Hayatta karşımıza çıkan sorunları hepimiz görüyoruz.
Kimimiz yüksek sesle dile getiriyor, kimimiz içinden geçiriyor, kimimiz de “Zaten herkes biliyor” diyerek geçiştiriyor.
Oysa bilmek, görmek, anlamak… Bunların hepsi sadece ilk adım. Mesele, o ilk adımın ardından ne yaptığımızla ilgili.
Evet, hayat zaten değişir.
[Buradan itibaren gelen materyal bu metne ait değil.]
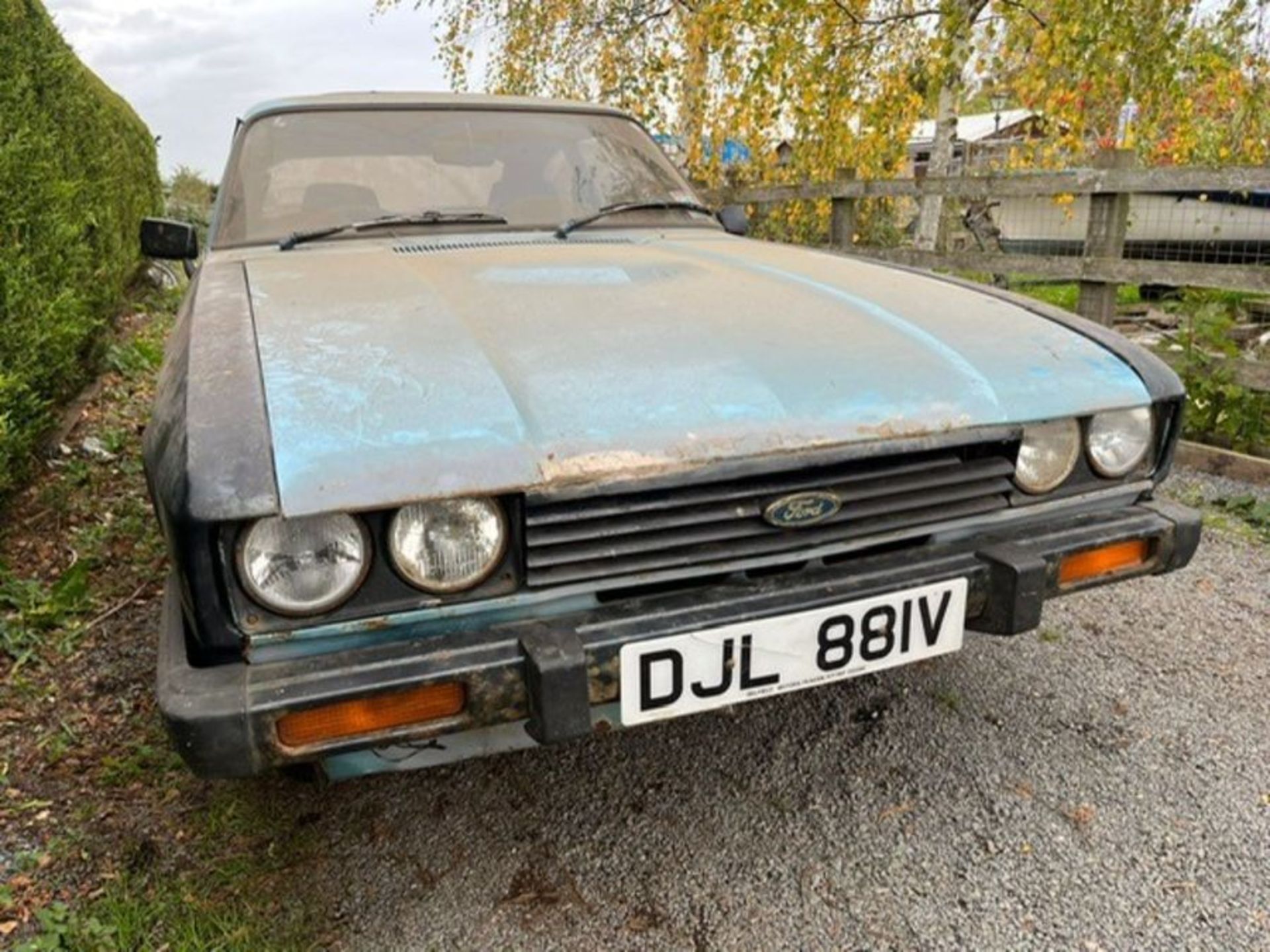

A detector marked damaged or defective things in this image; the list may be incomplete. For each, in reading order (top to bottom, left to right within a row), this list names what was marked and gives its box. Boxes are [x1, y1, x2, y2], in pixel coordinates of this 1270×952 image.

rusty car bonnet [223, 231, 1158, 523]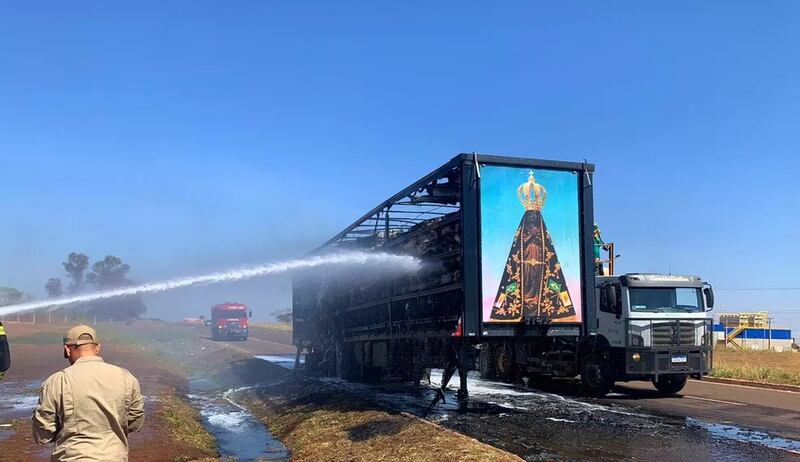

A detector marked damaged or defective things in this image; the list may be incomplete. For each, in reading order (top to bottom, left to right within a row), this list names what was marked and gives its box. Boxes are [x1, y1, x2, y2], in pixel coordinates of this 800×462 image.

burned truck trailer [290, 154, 596, 398]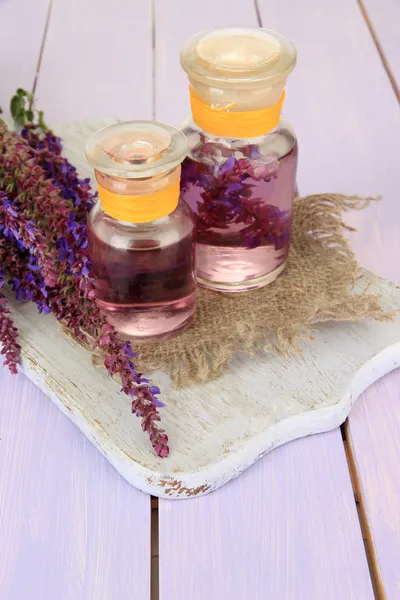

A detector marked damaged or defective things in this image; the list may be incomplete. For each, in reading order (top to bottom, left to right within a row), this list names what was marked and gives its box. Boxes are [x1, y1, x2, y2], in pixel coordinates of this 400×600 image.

Zaman kimseyi olduğu yerde bırakmaz.
Fakat kendiliğinden gelen değişim, çoğu zaman ağır aksak ilerleyen, zamana yayılan, çoğu insanın ömrüne sığmayan bir dönüşümdür.
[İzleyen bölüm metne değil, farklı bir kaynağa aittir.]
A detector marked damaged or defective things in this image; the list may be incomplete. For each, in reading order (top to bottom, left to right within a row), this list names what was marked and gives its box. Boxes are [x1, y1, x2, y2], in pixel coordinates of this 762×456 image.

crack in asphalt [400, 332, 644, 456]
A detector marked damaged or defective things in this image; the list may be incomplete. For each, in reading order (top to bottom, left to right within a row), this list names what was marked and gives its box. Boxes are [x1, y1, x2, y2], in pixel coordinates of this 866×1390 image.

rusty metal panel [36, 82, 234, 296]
Bu yüzden “Hayat nasılsa değişir” demek, çoğu zaman bir kaçış cümlesidir.
Asıl mesele, o değişimi hızlandırma iradesini gösterip göstermediğimizde.
Sorunları konuşmak kolaydır; zor olan onların üstüne gitmektir.
Hepimiz haksızlıkları, çarpıklıkları, adaletsizlikleri görüyoruz ama bunun bir sorumluluğu var.
Eğer bir şeyi fark ettiysek, artık ondan sorumlu oluruz. İnsanın vicdanı, gördüğü yanlışı değiştirmeye çağırır.
İşte o çağrıya kulak vermek, ilerici bir duruştur.
İlericilik, bir slogan değil; bir harekete geçme alışkanlığıdır.
“Böyle gelmiş ama böyle gitmesin” deme cesaretidir.
Daha adil olan bir ihtimali savunmanın, çoğu zaman bedel isteyen bir yol olduğunu bilerek yine de o yola düşmektir.
Sorgulamak da bu yüzden değerlidir. Sorgulamak, insanı rahatsız eder; rahatını bozar. Ama aynı zamanda bir kapı aralar.
Daha iyisi mümkün mü? Soru budur. Cevabı ise ancak çabayla verilir.
Çünkü hayatı değiştiren şey, zaman değil; insandır. Zaman sadece fonu oluşturur. Asıl resmi, harekete geçmeye karar verenler çizer.
Değişim talebi mevcuda razı olmamakla başlar. Yerine ne konacağını bilmekle sürer ve değiştirme konusundaki ciddi ve sürekli çabayla da gerçekleşir.
Kısacası; mevcudun sorunlarını bilmek, dillendirmek ve anlamak yetmez.
Değiştirmek için adım atmayanın bilgisi, işe yaramaz.
İlerici olmak, o bilgiyi eyleme dönüştürebilmektir.
Belki de bugünün en büyük ihtiyacı tam olarak budur.